Source text |
[start]

The worst thing about watching the gig is enduring the Jimmy Page ‘vinegar stroke’ facial contortions. The sad thing is that neither Page nor Plant have aged well, the guitarist making faces that conjure up images of demented old Jimmy Saville, and the singer’s wet poodle haircut doing his sagging jowls no favours. By contrast, it’s almost embarrassing how youthful and chiselled John Paul Jones still looks – in fact, he looks fitter than Jason Bonham, who is in charge of his father’s drum kit for the proceedings.

Still, it’s the music that counts, and despite the unfortunate visuals, Page shows that his ability with a guitar (or even a guitar with two arms) hasn’t diminished one jot. There are more than a few drop-jaw moments for guitar fans. John Paul Jones maintains his reputation as the engine room/glue that keeps it stuck together, while Bonham Junior’s playing is pleasingly meat-and-potatoes without ever quite getting the groove on of his father. The weak link is Plant. No one can be surprised that the guy doesn’t wail like he used to, but he sounds bored much of the time, and rarely musters the energy to raise a holler. What makes it more annoying is that he does reach some of those death-defying high notes late in the show, which means he was just saving it for later.

A quick run-through of highlights and lowlights, then. ‘Good Times Bad Times’ and ‘Ramble On’ are just preliminary warm-ups, but ‘Black Dog’ shows how remarkable some of the group’s early material is, with its odd time signatures – this is not a typical rock or blues, no matter how you try and assimilate it.

Interestingly, Plant acknowledges the song’s debt to Robert Johnson’s ‘Terrapin Blues’ before launching into ‘Trampled Underfoot’. Again, ‘Nobody’s Fault But Mine’ boasts one of those undeniably classic guitar riffs, and ‘No Quarter’ really highlights John Paul Jones’ contributions on electric piano. And thank god there’s no footage of knights and castles.

[end]

Raw records |
[start]

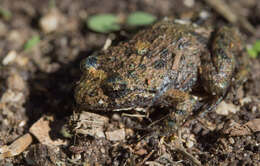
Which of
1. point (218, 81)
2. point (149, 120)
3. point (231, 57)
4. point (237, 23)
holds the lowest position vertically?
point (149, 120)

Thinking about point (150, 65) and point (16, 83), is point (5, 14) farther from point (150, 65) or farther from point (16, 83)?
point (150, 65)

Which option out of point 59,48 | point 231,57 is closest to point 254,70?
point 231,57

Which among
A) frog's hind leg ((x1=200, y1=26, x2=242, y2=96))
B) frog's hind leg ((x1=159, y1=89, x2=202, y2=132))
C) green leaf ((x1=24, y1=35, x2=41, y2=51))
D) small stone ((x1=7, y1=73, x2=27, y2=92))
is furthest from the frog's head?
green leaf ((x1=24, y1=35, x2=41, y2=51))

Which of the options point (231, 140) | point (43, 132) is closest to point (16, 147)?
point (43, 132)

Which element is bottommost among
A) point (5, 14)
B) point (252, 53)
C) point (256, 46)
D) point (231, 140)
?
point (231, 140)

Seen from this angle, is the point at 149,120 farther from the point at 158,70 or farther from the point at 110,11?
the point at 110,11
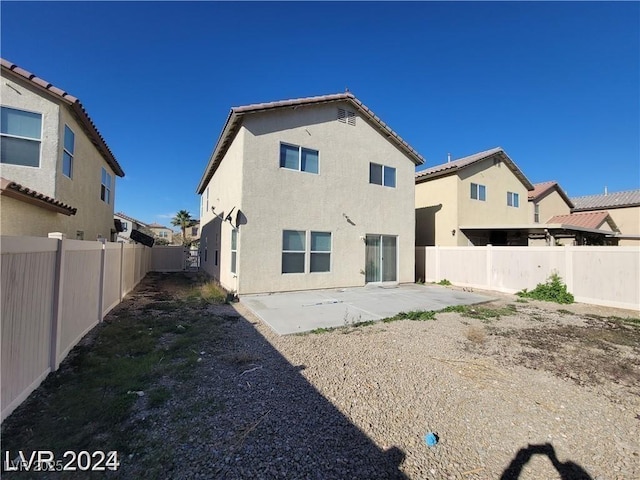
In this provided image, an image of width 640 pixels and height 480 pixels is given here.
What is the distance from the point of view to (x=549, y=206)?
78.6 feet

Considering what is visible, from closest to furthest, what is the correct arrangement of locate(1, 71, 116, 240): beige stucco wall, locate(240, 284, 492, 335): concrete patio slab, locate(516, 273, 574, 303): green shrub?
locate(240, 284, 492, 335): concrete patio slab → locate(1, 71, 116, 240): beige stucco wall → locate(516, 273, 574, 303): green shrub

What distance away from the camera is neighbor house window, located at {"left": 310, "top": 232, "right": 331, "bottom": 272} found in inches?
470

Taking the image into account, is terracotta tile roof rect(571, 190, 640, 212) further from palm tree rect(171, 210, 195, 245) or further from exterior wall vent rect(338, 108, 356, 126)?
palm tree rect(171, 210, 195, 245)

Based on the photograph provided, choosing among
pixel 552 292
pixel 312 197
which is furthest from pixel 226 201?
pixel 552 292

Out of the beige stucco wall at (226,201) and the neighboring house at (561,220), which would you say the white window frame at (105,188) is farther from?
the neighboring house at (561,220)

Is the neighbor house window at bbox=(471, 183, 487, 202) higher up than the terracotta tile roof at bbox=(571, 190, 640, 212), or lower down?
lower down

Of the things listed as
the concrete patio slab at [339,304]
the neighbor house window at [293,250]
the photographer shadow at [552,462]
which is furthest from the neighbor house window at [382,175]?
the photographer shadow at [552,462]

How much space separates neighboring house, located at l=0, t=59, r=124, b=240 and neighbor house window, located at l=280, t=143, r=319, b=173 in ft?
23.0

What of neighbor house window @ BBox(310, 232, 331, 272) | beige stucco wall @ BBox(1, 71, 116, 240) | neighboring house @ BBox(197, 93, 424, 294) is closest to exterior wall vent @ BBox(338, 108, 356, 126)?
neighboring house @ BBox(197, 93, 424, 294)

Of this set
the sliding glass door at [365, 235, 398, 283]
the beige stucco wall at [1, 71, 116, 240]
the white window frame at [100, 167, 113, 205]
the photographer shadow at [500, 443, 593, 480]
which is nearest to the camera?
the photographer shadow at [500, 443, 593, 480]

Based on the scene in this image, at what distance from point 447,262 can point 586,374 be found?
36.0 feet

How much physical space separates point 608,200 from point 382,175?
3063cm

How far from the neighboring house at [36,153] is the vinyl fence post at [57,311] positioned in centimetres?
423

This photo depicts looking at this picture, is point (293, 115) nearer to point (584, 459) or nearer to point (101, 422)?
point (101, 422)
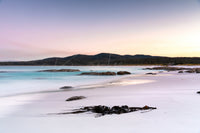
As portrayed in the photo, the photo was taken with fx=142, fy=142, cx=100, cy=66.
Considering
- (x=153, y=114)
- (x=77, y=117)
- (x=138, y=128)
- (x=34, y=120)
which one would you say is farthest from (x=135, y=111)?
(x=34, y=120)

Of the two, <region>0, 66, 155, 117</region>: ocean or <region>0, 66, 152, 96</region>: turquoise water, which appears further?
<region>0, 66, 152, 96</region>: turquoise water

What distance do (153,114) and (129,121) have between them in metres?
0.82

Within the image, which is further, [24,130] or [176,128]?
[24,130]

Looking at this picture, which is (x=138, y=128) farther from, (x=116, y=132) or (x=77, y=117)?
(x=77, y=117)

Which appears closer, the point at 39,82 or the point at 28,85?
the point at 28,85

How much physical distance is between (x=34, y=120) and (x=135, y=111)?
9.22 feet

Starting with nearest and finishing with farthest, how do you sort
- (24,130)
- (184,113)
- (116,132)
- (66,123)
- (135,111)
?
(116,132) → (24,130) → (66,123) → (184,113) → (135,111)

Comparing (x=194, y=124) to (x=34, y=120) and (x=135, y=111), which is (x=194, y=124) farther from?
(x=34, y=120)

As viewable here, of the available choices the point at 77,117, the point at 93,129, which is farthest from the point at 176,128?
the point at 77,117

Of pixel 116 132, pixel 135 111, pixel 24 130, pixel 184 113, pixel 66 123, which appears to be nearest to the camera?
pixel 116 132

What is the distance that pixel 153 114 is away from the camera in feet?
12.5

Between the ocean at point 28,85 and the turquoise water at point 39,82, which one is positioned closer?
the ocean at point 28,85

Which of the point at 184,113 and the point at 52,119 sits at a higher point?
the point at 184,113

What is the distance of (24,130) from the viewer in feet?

[end]

Your goal | Could you repeat the concert review word for word between "Still, it’s the" and "it for later.", inclusive?

Answer for this exercise |
Still, it’s the music that counts, and despite the unfortunate visuals, Page shows that his ability with a guitar (or even a guitar with two arms) hasn’t diminished one jot. There are more than a few drop-jaw moments for guitar fans. John Paul Jones maintains his reputation as the engine room/glue that keeps it stuck together, while Bonham Junior’s playing is pleasingly meat-and-potatoes without ever quite getting the groove on of his father. The weak link is Plant. No one can be surprised that the guy doesn’t wail like he used to, but he sounds bored much of the time, and rarely musters the energy to raise a holler. What makes it more annoying is that he does reach some of those death-defying high notes late in the show, which means he was just saving it for later.